== Passage to read

I wonder if this is a bug in perl itself.  With perl-5.8.8 I get:

    count=123&works=%E2%98%BA&does_not_work=&foo=bar

as you showed, but with perl-5.8.9(tobe) and perl-5.10.0 I get:

    count=123&works=%C3%A2%C2%98%C2%BA&does_not_work=%E2%98%BA&foo=bar

so now it's the 'works' case that does_not_work but in a different way :(

--Gisle


On Fri, Sep 19, 2008 at 7:54 AM, Bill Moseley <[EMAIL PROTECTED]> wrote:
> I have a form that posts to a service, and noticed not all
> parameters were being posted.
>
> I realized my mistake of not encoding to utf8, but I'm curious why
> this did not generate any warnings.
>
> I can imagine others getting caught by this, so a warning would be very
> helpful.

====
== Items

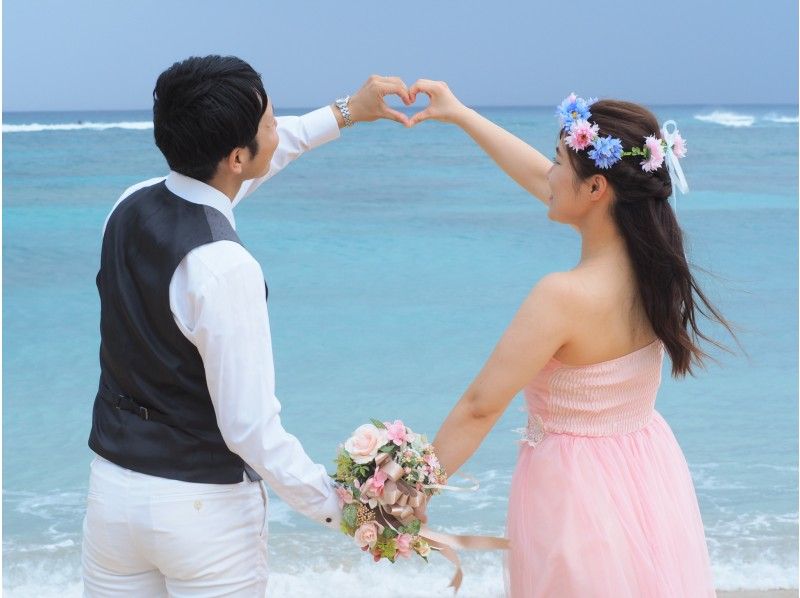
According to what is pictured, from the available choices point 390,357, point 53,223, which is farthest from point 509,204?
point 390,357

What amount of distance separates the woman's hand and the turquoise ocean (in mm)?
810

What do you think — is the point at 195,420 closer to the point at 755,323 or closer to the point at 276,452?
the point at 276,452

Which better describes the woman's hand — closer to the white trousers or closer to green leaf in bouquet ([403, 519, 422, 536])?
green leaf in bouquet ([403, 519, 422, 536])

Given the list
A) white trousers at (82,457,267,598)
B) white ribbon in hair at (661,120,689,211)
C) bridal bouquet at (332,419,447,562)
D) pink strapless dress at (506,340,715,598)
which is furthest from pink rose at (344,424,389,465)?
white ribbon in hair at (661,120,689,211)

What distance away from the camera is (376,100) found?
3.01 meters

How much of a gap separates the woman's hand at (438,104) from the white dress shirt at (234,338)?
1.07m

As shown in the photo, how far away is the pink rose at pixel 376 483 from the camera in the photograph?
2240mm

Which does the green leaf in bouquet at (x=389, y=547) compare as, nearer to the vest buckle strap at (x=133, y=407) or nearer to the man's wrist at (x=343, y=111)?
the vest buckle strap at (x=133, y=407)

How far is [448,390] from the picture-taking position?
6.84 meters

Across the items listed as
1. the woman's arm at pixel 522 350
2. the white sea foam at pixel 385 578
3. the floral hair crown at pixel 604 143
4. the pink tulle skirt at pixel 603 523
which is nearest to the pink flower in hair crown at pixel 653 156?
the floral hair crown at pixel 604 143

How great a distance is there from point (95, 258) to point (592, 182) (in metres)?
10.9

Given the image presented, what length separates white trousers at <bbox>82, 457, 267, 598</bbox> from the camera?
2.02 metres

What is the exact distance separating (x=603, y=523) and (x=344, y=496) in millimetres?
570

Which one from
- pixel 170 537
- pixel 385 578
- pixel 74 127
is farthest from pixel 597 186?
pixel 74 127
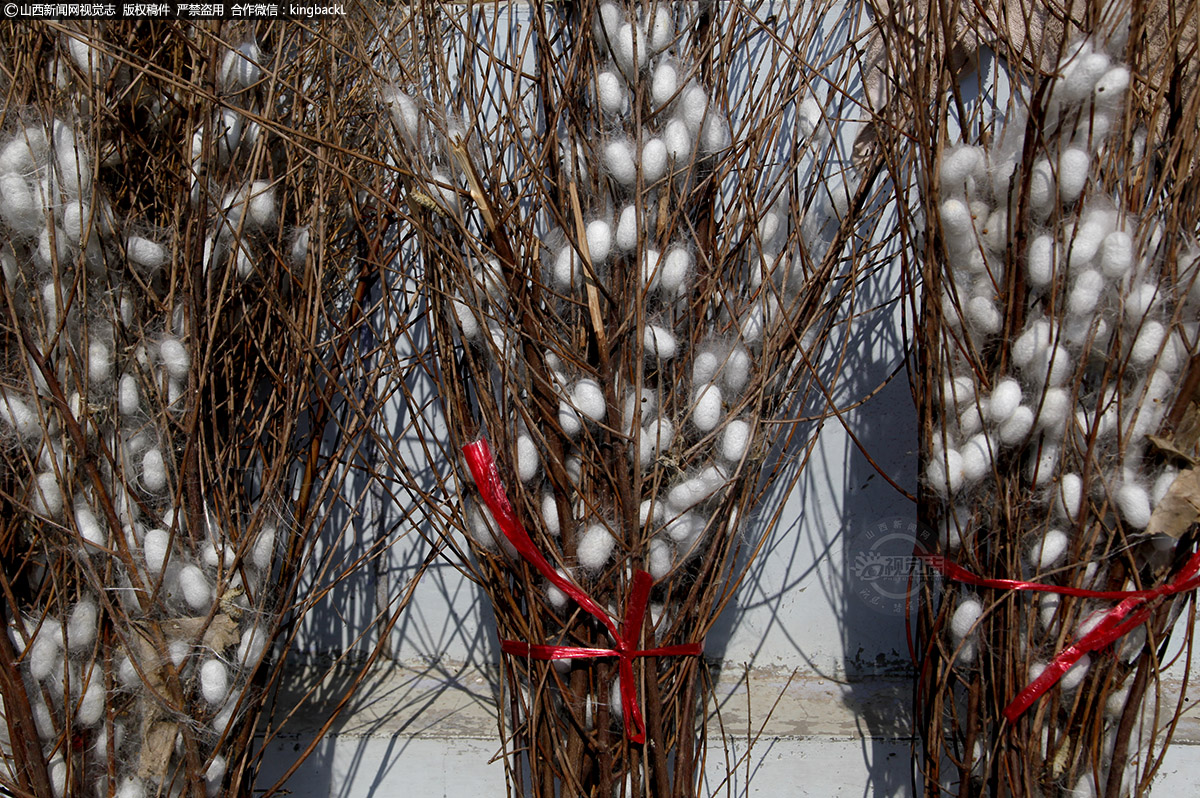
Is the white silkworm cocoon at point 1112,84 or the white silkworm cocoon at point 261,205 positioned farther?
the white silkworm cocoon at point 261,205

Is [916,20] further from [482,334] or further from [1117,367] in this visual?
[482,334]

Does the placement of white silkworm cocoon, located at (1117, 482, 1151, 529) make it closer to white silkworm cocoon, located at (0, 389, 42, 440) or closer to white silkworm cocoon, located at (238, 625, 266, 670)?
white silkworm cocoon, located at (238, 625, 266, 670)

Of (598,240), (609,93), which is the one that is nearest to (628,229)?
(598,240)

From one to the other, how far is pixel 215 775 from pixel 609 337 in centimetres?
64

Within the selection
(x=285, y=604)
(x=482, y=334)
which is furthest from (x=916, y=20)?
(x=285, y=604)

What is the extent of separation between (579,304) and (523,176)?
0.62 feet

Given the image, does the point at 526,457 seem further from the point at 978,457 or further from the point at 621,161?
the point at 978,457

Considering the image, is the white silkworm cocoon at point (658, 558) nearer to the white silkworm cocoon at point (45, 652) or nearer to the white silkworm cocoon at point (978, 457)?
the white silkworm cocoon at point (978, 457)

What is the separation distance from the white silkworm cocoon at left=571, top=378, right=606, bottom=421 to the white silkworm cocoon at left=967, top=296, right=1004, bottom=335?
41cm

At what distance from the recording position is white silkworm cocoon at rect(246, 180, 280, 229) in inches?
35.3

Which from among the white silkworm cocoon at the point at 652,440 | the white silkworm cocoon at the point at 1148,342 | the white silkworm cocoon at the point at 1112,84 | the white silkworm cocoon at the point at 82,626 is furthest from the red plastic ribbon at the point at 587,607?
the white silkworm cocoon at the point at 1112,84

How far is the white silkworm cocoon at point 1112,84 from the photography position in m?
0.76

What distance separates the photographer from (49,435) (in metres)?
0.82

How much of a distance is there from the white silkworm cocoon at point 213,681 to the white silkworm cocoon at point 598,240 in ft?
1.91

====

Edit the perl encoding message starting at "so now it's" and ending at "generate any warnings.", changing "warnings" to "errors".

so now it's the 'works' case that does_not_work but in a different way :(

--Gisle


On Fri, Sep 19, 2008 at 7:54 AM, Bill Moseley <[EMAIL PROTECTED]> wrote:
> I have a form that posts to a service, and noticed not all
> parameters were being posted.
>
> I realized my mistake of not encoding to utf8, but I'm curious why
> this did not generate any errors.